• EXERCISE REQUIREMENTS: Reproduce, exactly, the lines of the material below from the line containing "Le bataillon du 10 août" through the line containing "It was easier", with both end lines included and nothing else.

• RECORDS FOR THE EXERCISE:
=== Section Start ===

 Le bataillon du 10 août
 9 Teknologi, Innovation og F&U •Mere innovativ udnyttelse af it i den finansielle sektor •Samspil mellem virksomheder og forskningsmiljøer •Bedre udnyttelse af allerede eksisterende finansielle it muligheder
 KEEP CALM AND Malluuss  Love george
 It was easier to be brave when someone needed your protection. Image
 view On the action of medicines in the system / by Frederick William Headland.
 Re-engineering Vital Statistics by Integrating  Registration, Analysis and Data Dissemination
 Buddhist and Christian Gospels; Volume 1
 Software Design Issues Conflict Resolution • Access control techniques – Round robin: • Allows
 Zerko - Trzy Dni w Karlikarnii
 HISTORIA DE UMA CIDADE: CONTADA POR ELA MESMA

=== Section End ===
=== Section Start ===

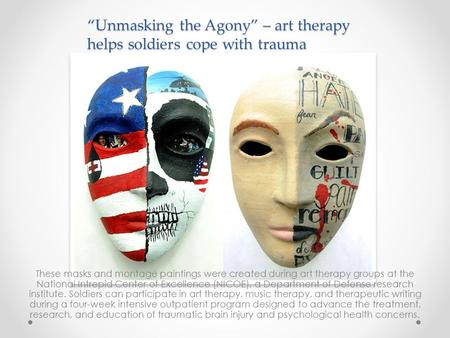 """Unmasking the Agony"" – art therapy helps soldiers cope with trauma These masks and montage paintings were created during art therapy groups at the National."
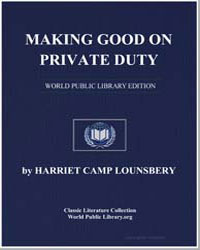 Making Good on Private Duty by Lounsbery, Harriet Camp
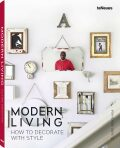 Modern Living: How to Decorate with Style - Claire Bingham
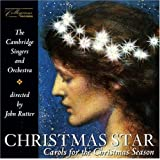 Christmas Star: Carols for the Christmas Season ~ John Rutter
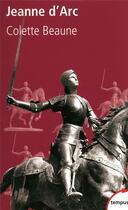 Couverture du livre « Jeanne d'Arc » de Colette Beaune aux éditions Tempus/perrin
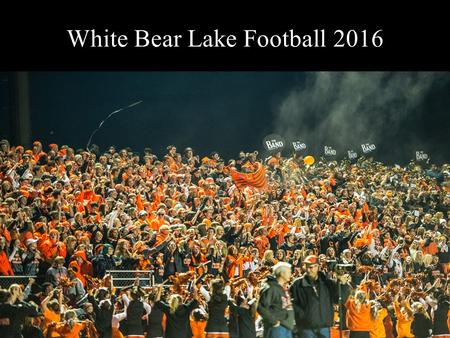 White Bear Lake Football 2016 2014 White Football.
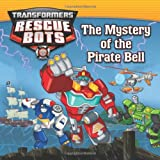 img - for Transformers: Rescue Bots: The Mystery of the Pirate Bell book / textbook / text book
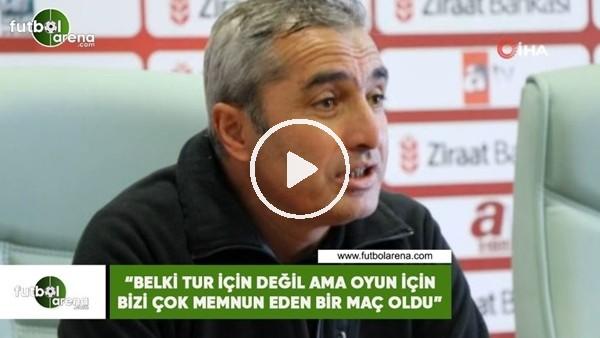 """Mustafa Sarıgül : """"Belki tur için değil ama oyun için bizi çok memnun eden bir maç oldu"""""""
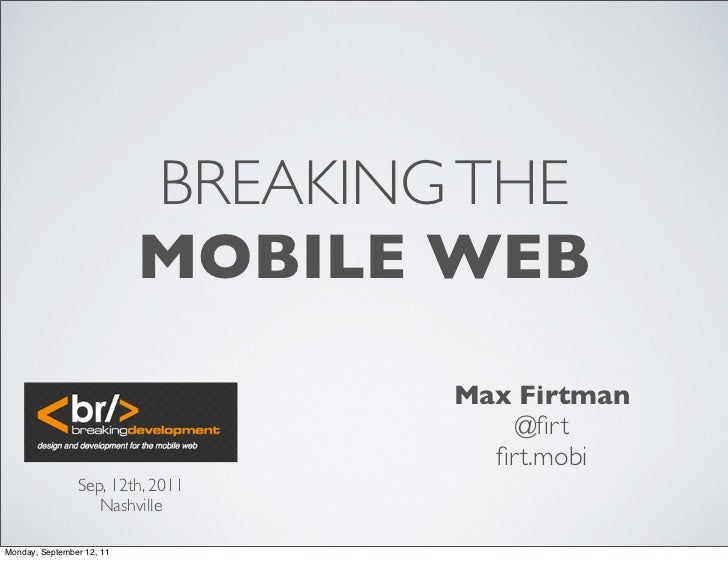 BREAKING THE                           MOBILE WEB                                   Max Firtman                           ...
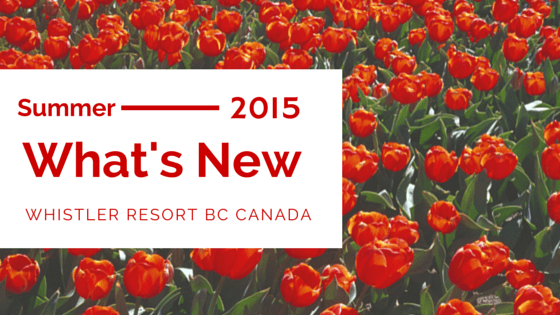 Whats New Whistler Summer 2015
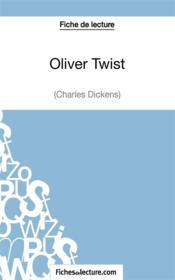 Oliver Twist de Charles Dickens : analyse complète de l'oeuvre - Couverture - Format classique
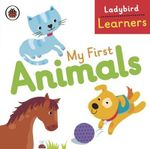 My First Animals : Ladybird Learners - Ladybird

=== Section End ===
=== Section Start ===

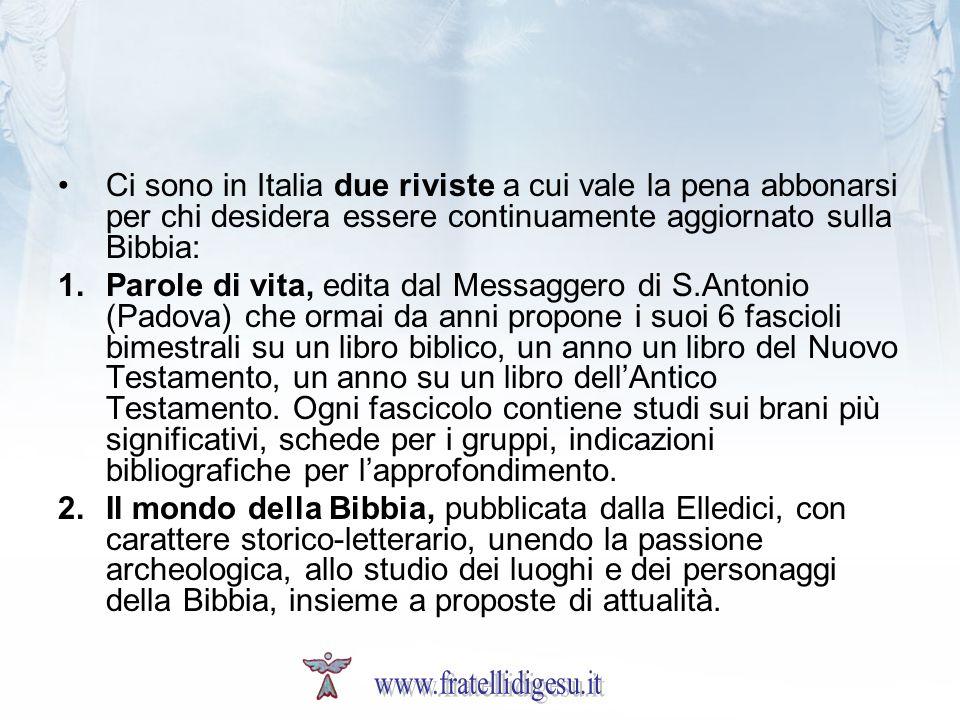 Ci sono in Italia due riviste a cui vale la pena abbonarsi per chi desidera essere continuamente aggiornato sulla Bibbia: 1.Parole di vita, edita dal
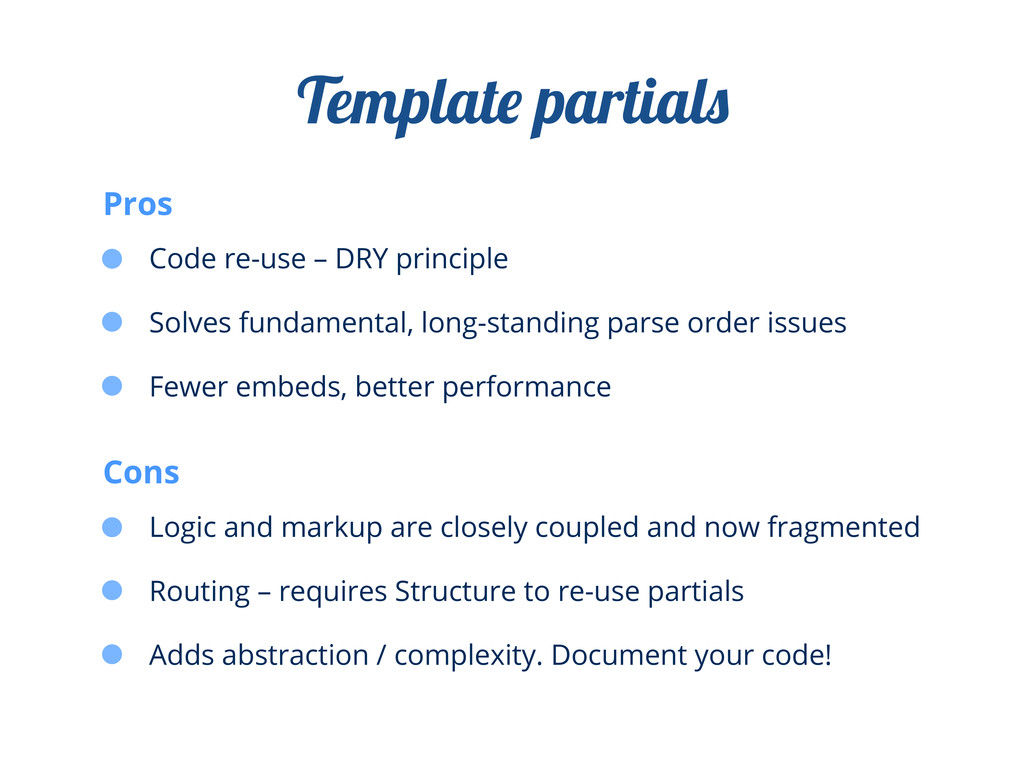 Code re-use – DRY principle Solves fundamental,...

=== Section End ===

• ANSWER:
 Le bataillon du 10 août
 9 Teknologi, Innovation og F&U •Mere innovativ udnyttelse af it i den finansielle sektor •Samspil mellem virksomheder og forskningsmiljøer •Bedre udnyttelse af allerede eksisterende finansielle it muligheder
 KEEP CALM AND Malluuss  Love george
 It was easier to be brave when someone needed your protection. Image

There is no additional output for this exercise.